(Saved entries)
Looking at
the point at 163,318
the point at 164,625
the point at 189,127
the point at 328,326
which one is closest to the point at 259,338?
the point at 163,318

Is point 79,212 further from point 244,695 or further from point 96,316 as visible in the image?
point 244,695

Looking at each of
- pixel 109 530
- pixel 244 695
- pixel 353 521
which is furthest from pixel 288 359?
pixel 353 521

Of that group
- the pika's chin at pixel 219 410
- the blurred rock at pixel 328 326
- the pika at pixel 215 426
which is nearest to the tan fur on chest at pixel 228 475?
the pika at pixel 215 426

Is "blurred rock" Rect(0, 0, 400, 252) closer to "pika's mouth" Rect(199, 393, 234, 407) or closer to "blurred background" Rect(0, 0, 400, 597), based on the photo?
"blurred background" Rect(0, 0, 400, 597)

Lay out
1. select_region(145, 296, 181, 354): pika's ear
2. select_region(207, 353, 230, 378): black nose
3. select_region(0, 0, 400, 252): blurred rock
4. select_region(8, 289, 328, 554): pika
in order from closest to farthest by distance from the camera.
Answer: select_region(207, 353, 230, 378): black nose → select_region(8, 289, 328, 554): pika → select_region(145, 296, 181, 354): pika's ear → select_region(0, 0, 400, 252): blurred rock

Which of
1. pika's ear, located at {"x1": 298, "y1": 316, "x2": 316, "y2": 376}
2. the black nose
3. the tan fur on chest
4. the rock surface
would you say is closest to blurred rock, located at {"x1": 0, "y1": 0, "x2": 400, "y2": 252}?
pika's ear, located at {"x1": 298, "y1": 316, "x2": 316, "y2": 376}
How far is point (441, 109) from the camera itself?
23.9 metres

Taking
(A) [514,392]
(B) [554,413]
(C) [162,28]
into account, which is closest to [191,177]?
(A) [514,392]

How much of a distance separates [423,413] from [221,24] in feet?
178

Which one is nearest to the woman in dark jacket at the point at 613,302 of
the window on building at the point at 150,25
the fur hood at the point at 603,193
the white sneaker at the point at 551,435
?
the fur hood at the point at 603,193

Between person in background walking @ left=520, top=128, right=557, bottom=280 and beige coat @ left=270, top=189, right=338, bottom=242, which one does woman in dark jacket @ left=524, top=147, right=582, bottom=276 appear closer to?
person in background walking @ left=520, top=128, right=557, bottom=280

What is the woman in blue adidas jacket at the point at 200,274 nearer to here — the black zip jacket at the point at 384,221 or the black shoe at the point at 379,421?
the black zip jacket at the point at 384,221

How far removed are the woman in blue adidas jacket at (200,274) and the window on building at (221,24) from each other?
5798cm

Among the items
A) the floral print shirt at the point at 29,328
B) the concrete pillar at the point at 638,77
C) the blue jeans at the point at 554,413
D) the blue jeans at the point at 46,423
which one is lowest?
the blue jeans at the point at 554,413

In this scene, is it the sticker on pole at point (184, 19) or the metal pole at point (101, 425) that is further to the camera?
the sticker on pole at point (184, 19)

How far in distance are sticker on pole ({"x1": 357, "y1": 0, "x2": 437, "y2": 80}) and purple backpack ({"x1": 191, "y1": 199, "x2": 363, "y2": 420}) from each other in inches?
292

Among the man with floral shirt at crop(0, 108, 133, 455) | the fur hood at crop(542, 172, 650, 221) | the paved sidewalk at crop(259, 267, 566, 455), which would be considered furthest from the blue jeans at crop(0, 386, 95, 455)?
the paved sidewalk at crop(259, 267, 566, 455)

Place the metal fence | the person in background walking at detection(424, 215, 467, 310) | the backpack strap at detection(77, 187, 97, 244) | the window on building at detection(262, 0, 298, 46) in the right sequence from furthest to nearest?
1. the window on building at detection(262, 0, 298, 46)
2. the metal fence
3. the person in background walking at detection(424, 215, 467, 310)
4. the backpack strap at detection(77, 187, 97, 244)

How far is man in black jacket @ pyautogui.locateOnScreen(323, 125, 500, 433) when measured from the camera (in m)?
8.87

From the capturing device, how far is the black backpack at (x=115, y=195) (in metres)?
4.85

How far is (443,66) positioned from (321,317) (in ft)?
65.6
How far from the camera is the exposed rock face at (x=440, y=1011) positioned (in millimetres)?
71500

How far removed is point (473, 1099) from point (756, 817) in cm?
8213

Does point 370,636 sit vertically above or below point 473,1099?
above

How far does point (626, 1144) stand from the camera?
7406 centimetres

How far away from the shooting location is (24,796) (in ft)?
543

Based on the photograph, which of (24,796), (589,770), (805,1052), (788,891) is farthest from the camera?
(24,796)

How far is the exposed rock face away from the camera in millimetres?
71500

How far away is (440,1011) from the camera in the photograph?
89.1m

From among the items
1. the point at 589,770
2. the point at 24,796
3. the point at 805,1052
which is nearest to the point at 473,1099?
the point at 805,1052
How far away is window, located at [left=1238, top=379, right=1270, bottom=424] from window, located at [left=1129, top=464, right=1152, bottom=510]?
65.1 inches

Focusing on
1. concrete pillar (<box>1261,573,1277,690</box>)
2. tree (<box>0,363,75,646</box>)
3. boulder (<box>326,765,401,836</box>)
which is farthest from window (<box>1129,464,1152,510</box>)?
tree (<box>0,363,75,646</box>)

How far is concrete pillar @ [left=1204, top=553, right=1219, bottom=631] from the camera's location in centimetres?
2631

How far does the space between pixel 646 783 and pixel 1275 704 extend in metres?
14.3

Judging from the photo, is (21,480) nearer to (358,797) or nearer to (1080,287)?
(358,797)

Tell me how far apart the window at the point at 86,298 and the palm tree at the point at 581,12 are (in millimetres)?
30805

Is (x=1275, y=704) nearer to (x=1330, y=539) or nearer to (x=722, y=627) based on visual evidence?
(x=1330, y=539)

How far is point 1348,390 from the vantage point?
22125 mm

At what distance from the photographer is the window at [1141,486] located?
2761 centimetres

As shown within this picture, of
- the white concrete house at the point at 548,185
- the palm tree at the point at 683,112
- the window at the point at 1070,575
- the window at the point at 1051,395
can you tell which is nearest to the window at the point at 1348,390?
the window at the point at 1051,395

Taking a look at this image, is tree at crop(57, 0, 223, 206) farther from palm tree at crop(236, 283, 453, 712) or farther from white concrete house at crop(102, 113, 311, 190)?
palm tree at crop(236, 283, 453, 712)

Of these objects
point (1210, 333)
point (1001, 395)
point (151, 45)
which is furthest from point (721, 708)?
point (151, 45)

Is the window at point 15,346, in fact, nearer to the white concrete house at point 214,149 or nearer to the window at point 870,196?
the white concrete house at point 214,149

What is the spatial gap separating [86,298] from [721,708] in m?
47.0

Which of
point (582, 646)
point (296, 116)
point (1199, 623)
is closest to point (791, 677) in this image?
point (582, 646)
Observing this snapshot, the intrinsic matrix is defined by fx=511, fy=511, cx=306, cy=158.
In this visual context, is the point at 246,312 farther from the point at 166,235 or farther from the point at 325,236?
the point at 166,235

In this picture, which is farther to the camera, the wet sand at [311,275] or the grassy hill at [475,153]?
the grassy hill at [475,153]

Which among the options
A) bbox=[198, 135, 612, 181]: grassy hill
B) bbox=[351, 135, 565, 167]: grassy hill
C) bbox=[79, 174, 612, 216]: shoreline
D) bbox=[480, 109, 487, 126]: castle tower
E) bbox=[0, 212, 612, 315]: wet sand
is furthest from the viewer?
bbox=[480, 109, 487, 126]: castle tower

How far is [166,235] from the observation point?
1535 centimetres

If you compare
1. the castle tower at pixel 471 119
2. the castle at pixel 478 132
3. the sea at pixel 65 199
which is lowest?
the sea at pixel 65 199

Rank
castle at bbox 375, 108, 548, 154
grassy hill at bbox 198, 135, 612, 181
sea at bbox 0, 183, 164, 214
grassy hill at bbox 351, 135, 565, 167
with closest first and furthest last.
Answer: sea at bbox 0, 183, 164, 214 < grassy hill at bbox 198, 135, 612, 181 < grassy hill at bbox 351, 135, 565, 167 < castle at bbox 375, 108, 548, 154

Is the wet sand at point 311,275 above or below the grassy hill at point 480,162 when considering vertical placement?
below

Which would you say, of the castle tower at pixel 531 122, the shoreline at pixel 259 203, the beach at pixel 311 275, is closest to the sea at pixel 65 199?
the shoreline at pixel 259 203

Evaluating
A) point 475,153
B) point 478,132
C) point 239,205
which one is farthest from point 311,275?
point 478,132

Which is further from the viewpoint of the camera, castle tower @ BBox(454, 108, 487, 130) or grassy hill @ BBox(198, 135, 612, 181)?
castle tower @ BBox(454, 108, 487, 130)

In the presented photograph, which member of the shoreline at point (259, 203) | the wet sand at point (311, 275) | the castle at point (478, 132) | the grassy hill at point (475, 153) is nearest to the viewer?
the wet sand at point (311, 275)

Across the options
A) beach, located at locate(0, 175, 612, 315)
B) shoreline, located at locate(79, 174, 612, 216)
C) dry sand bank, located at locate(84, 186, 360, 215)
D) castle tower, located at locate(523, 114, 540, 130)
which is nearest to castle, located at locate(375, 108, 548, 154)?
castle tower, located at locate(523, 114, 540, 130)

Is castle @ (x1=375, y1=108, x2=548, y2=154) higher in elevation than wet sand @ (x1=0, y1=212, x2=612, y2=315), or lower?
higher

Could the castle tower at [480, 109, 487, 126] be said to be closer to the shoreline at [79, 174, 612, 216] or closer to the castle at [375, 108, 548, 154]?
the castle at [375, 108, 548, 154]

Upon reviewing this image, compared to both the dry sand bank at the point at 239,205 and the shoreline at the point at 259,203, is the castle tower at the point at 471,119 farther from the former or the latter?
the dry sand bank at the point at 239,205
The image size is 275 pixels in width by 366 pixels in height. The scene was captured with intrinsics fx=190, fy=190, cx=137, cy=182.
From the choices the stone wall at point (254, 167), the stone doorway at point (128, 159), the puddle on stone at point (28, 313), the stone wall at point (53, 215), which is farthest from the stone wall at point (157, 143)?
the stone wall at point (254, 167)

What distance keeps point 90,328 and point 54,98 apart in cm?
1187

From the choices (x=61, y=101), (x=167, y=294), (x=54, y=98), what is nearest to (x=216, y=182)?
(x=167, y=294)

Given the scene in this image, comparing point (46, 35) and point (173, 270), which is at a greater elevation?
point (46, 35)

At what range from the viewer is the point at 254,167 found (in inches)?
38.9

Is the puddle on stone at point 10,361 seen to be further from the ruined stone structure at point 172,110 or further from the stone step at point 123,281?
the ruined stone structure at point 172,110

Stated goal ::
Copy the records word for word, from the first line through the line containing "Answer: select_region(207, 353, 230, 378): black", including that line.

Result ::
Looking at
the point at 163,318
the point at 164,625
the point at 189,127
the point at 328,326
which one is closest to the point at 259,338?
the point at 163,318

Is point 79,212 further from point 244,695 or further from point 96,316 as visible in the image?
point 244,695

Looking at each of
- pixel 109 530
- pixel 244 695
- pixel 353 521
which is furthest from pixel 288 359?
pixel 353 521

Of that group
- the pika's chin at pixel 219 410
- the blurred rock at pixel 328 326
- the pika at pixel 215 426
which is nearest to the tan fur on chest at pixel 228 475?
the pika at pixel 215 426

Is "blurred rock" Rect(0, 0, 400, 252) closer to "pika's mouth" Rect(199, 393, 234, 407) or closer to "blurred background" Rect(0, 0, 400, 597), based on the photo?
"blurred background" Rect(0, 0, 400, 597)

Lay out
1. select_region(145, 296, 181, 354): pika's ear
2. select_region(207, 353, 230, 378): black nose
3. select_region(0, 0, 400, 252): blurred rock
4. select_region(8, 289, 328, 554): pika
in order from closest to farthest by distance from the camera.
Answer: select_region(207, 353, 230, 378): black nose → select_region(8, 289, 328, 554): pika → select_region(145, 296, 181, 354): pika's ear → select_region(0, 0, 400, 252): blurred rock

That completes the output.